It’s one of those stories that can leave even the most jaded and cynical critic of racist thinking scratching their head; the kind that manages to shock even those of us for whom acts of bigotry and intolerance seem all-too-typical, and who have, sadly, come to expect them in a culture such as this.
And so it was that in Flint, Michigan recently, a new father — and this is a term he has earned in only the most narrow, biological sense — demanded that when his recently arrived child was sent to the Neonatal Intensive Care Unit of the hospital where she had been born, no African American nurses were to attend to her needs, to care for her, to do what neonatal ICU nurses do, which is to say keep sick babies alive. White hands only for this white, fresh as snow child, whose father, sporting a shiny new swastika tattoo (a Christmas present no doubt from his pathetic skinhead bride) prioritized his own hatreds above and beyond the needs of his precious little girl. That the future does not bode well for her seems hardly worth saying. To be delivered from an ICU into the arms of one as unhinged as this can only, by reasonable people, be seen as a turn for the worse. Incubators and breathing machines might be preferable to having parents such as she has, through no fault of her own, inherited.

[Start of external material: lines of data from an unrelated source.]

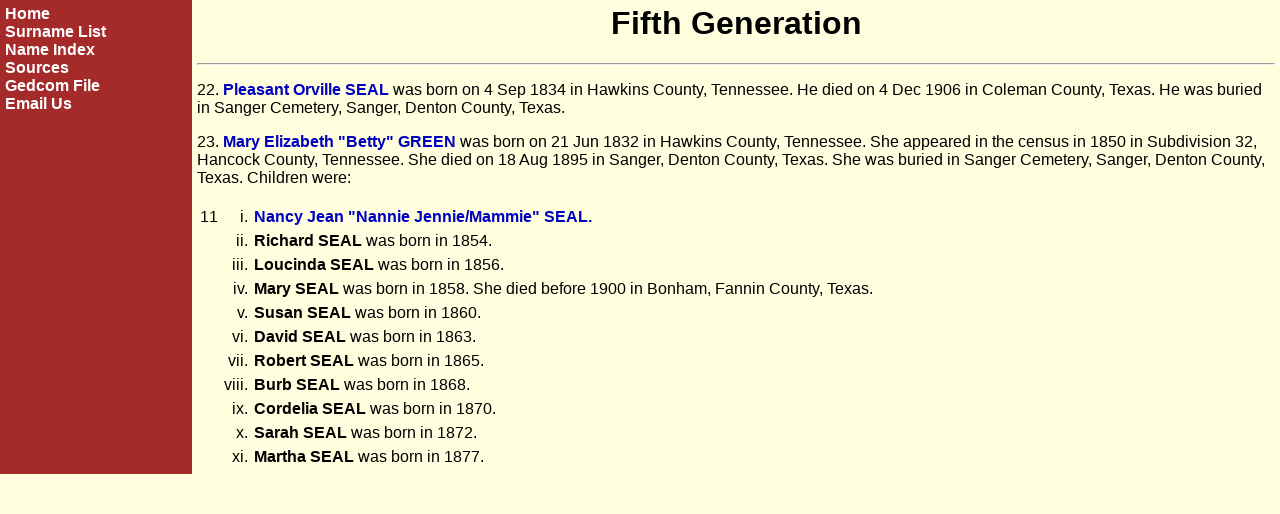

--- FILE ---
content_type: text/html
request_url: http://pegstersfamilytree.com/b926.htm
body_size: 4504
content:
<html>
<head>
<title>Fifth Generation</title>
<style>a.lnk:link{color: #0000C0; text-decoration: none; }a.lnk:visited{color:
#0000C0; text-decoration: none; }a.lnk:active{color: #0000C0; text-decoration:
none; }a.lnk:hover{color: #C000C0; text-decoration: underline; }a.navlnk:link{color:
#FFFFFF; text-decoration: none; font-weight: bold; }a.navlnk:visited{color: #FFFFFF;
text-decoration: none; font-weight: bold; }a.navlnk:active{color: #FFFFFF; text-decoration:
none; font-weight: bold; }a.navlnk:hover{color: #FFFFFF; text-decoration: underline;
font-weight: bold; }body {font-family: Tahoma, Arial, Helvetica, sans-serif;
color: #000000; }</style></head>
<body bgcolor="#FFFFE0" text="#000000" link="#0000C0" vlink="#0000C0" alink="#C000C0"
topmargin="0" leftmargin="0"><table border="0" cellpadding="5" cellspacing="0"
width="100%"><tr><td width="15%" bgcolor="#A52A2A" text="#FFFFFF" valign="top"
nowrap><a href="index.htm" class="navlnk">Home</a><br><a href="surnames.htm"
class="navlnk">Surname List</a><br><a href="names.htm" class="navlnk">Name Index</a><br><a
href="sources.htm" class="navlnk">Sources</a><br><a href="index.ged" class="navlnk">Gedcom
File</a><br><a href="mailto:Peg.ster@verizon.net" class="navlnk">Email Us</a></td><td
width="85%" valign="top"><center>
<h1>Fifth Generation</h1></center><hr>
<p><a name="P3887"></a>22.  <b><A href="b1392.htm#P3887" class="lnk">Pleasant
Orville SEAL</a></b> was born on 4 Sep 1834 in Hawkins County, Tennessee.<sup></sup>
 He died on 4 Dec 1906 in Coleman County, Texas.<sup></sup>  He was buried in
Sanger Cemetery, Sanger, Denton County, Texas.<sup></sup>  <p><a name="P3898"></a>23.
 <b><A href="b1394.htm#P3898" class="lnk">Mary Elizabeth "Betty" GREEN</a></b>
was born on 21 Jun 1832 in Hawkins County, Tennessee.<sup></sup>  She appeared
in the census in 1850 in Subdivision 32, Hancock County, Tennessee.<sup></sup>
 She died on 18 Aug 1895 in Sanger, Denton County, Texas.<sup></sup>  She was
buried in Sanger Cemetery, Sanger, Denton County, Texas.<sup></sup>  Children
were:
<br>

<br>
<table border="0" width="100%" cellspacing="0" cellpadding="3"><tr><td width="2%"
valign="top"><p align="right">11</td><td width="2%" valign="top"><p align="right">i.</td><td
valign="top"><a name="P2531"></a><b><a href="b670.htm#P2531" class="lnk">Nancy
Jean &quot;Nannie Jennie/Mammie&quot; SEAL.</a></b></td></tr><tr><td width="2%"
valign="top"><p align="right"></td><td width="2%" valign="top"><p align="right">ii.</td><td
valign="top"><a name="P15042"></a><b>Richard SEAL</b> was born in 1854.<sup></sup></td></tr><tr><td
width="2%" valign="top"><p align="right"></td><td width="2%" valign="top"><p
align="right">iii.</td><td valign="top"><a name="P15067"></a><b>Loucinda SEAL</b>
was born in 1856.<sup></sup></td></tr><tr><td width="2%" valign="top"><p align="right"></td><td
width="2%" valign="top"><p align="right">iv.</td><td valign="top"><a name="P15069"></a><b>Mary
SEAL</b> was born in 1858.<sup></sup>  She died before 1900 in Bonham, Fannin
County, Texas.<sup></sup></td></tr><tr><td width="2%" valign="top"><p align="right"></td><td
width="2%" valign="top"><p align="right">v.</td><td valign="top"><a name="P15071"></a><b>Susan
SEAL</b> was born in 1860.<sup></sup></td></tr><tr><td width="2%" valign="top"><p
align="right"></td><td width="2%" valign="top"><p align="right">vi.</td><td valign="top"><a
name="P15073"></a><b>David SEAL</b> was born in 1863.<sup></sup></td></tr><tr><td
width="2%" valign="top"><p align="right"></td><td width="2%" valign="top"><p
align="right">vii.</td><td valign="top"><a name="P15075"></a><b>Robert SEAL</b>
was born in 1865.<sup></sup></td></tr><tr><td width="2%" valign="top"><p align="right"></td><td
width="2%" valign="top"><p align="right">viii.</td><td valign="top"><a name="P15077"></a><b>Burb
SEAL</b> was born in 1868.<sup></sup></td></tr><tr><td width="2%" valign="top"><p
align="right"></td><td width="2%" valign="top"><p align="right">ix.</td><td valign="top"><a
name="P15079"></a><b>Cordelia SEAL</b> was born in 1870.<sup></sup></td></tr><tr><td
width="2%" valign="top"><p align="right"></td><td width="2%" valign="top"><p
align="right">x.</td><td valign="top"><a name="P15081"></a><b>Sarah SEAL</b>
was born in 1872.<sup></sup></td></tr><tr><td width="2%" valign="top"><p align="right"></td><td
width="2%" valign="top"><p align="right">xi.</td><td valign="top"><a name="P15083"></a><b>Martha
SEAL</b> was born in 1877.<sup></sup></td></tr></table></td></tr></table>
</body>
</html>
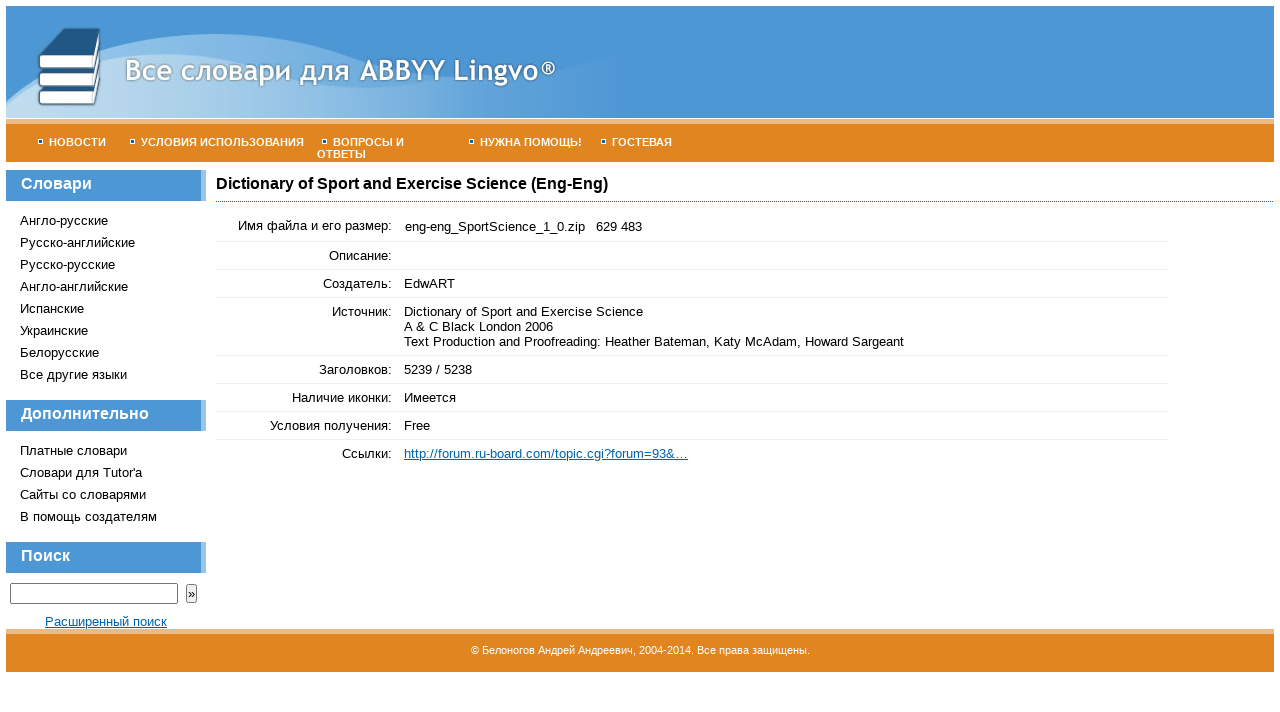

--- FILE ---
content_type: text/html; charset=UTF-8
request_url: http://lingvodics.com/dics/details/5521/
body_size: 1609
content:
<!DOCTYPE HTML PUBLIC "-//W3C//DTD HTML 4.01 Transitional//EN" "http://www.w3.org/TR/html4/loose.dtd">
<html>
<head>
<meta http-equiv="Content-Type" content="text/html; charset=utf-8">
<title>Все словари для ABBYY Lingvo&reg;  - Dictionary of Sport and Exercise Science (Eng-Eng)</title>
<link rel="stylesheet" type="text/css" href="/css/style.css">
</head>

<body>
<div id="h"><a href="/main/"><img src="/img/lingvodics.jpg" alt="Все словари для ABBYY Lingvo&reg;" width="640" height="112" border="0"></a></div>
<div id="m">
<ul>
<li><a href="/main/" id="m4"><img src="/img/t.gif" width="5" height="5" class="tm">Новости</a></li>
<li><a href="/pages/agreement/" id="m1"><img src="/img/t.gif" width="5" height="5" class="tm">Условия использования</a></li>
<li><a href="/pages/faq/" id="m2"><img src="/img/t.gif" width="5" height="5" class="tm">Вопросы и ответы</a></li>
<li><a href="/pages/help/" id="m3"><img src="/img/t.gif" width="5" height="5" class="tm">Нужна помощь!</a></li>
<li><a href="/messages/" id="m4"><img src="/img/t.gif" width="5" height="5" class="tm">Гостевая</a></li>
</ul>
</div>
<div id="t">
<div id="n">
<h6>Словари</h6>

<ul>
<li><a href="/dics/view/English+Russian">Англо-русские</a></li>
<li><a href="/dics/view/Russian+REnglish">Русско-английские</a></li>
<li><a href="/dics/view/Russian+Monolingual">Русско-русские</a></li>
<li><a href="/dics/view/English+Monolingual">Англо-английские</a></li>
<li><a href="/dics/view/Spanish">Испанские</a></li>
<li><a href="/dics/view/Ukrainian">Украинские</a></li>
<li><a href="/dics/view/Belarusian">Белорусские</a></li>
<li><a href="/pages/languages/">Все другие языки</a></li>
</ul>

<h6>Дополнительно</h6>
<ul>
<li><a href="/dics/view/paid/">Платные словари</a></li>
<li><a href="/dics/view/tutor/">Словари для Tutor'а</a></li>
<li><a href="/pages/sites/">Сайты со словарями</a></li>
<li><a href="/pages/software/">В помощь создателям</a></li>
</ul>

<h6>Поиск</h6>
<form method="get" action="/dics/search/">
&nbsp;<input name="s"  size="10" class="s" type="text" id="s" />&nbsp;
<input type="submit" class="sb" value="»" /></form>
<div class="center"><a href="/dics/search/">Расширенный поиск</a></div>

</div>
<div id="c">
<h1>Dictionary of Sport and Exercise Science (Eng-Eng)</h1>
<table cellpadding="6" cellspacing="0" border="0" width="90%">
<tr class="l"><td class="tat" width="170">Имя файла и его размер:</td>
<td>

<table cellspacing="0">
  <tr class="">
    <td>eng-eng_SportScience_1_0.zip<br></td>
    <td style="padding-left:10px">629 483<br></td>
  </tr>
</table>

</td></tr>
<tr class="l"><td class="tat">Описание:</td><td class="descr"></td></tr>
<tr class="l"> <td class="tat">Создатель:</td><td>EdwART</td>
<tr class="l"> <td class="tat">Источник:</td><td class="descr">Dictionary of Sport and Exercise Science<br>A & C Black London 2006<br>Text Production and Proofreading: 
Heather Bateman, Katy McAdam, Howard Sargeant
</td>
<tr class="l"> <td class="tat">Заголовков:</td><td>5239 / 5238</td>
<tr class="l"><td class="tat">Наличие иконки:</td><td>Имеется</td></tr>
<tr class="l"> <td class="tat">Условия получения:</td><td class="descr">Free</td>
</tr>

<tr><td class="tat">Ссылки:</td><td><a href="http://forum.ru-board.com/topic.cgi?forum=93&topic=3981&start=140#19" target="_blank">http://forum.ru-board.com/topic.cgi?forum=93&…</a><br /></td></tr>

<tr>
<td>&nbsp;</td>
<td>&nbsp;</td>
</tr>

</table>

</div>
</div>
<div id="f"><p>&copy; Белоногов Андрей Андреевич, 2004-2014. Все права защищены.</p></div>
</body>
</html>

But what is worse, perhaps, than the bigotry of this one neo-Nazi — which is at least to be expected and so, can, despite its irrationality in a case such as this, remain somewhat within the realm of the banal — is that the hospital in question, Hurley Medical Center, actually capitulated to his psychotically racist demands, posting a sign on the little girl’s chart instructing the unit to disallow any black nurses from as much as touching this baby. Presumably, were Tonya Battle, a black Hurley neonatal nurse since 1988 the only nurse within arms reach of the girl as she entered cardiac arrest or as her kidneys began to shut down — both of which have been known to happen to those in a NIC-U — Battle was to scream loudly for a white nurse to come and save the child’s life. Because God forbid a black woman with 25 years experience do the job. And if she dies, well, at least her precious white skin wouldn’t have been sullied by black hands.
Hurley’s acquiescence to this insanity, in contravention of all ethical responsibility, not to mention legal obligations to treat their employees in a non-discriminatory fashion, is going to cost them no doubt, as they are apt to discover once the lawsuit currently brought against their witless administrators plays out. They are going to pay, and pay big, as they should, for their enabling of overt white supremacy. But that is hardly the most important part of this story. Just as it was not the most important part of the story back in 2000 when a heart specialist at St. Thomas Hospital in Nashville did a similar thing, agreeing to the lunatic ravings of another racist white man, who demanded that his wife, who needed open heart surgery to save her life, not be attended to by any black doctor, because he didn’t want a black man to see his wife naked.
More interesting, I think, is what this story (and the earlier one from Nashville) says about racism in America, and not just of the sort evinced by one bottom-feeder, troglodytic fan of Adolf Hitler. For while we are too quick to presume racism to be merely an individual pathology manifested by individually bad people, much like the father in the story from Flint, the fact is, an incident like this illustrates as well as anything can, the way that racism continues to operate as a systemic force in the United States, civil rights laws and all our vaunted post-raciality notwithstanding.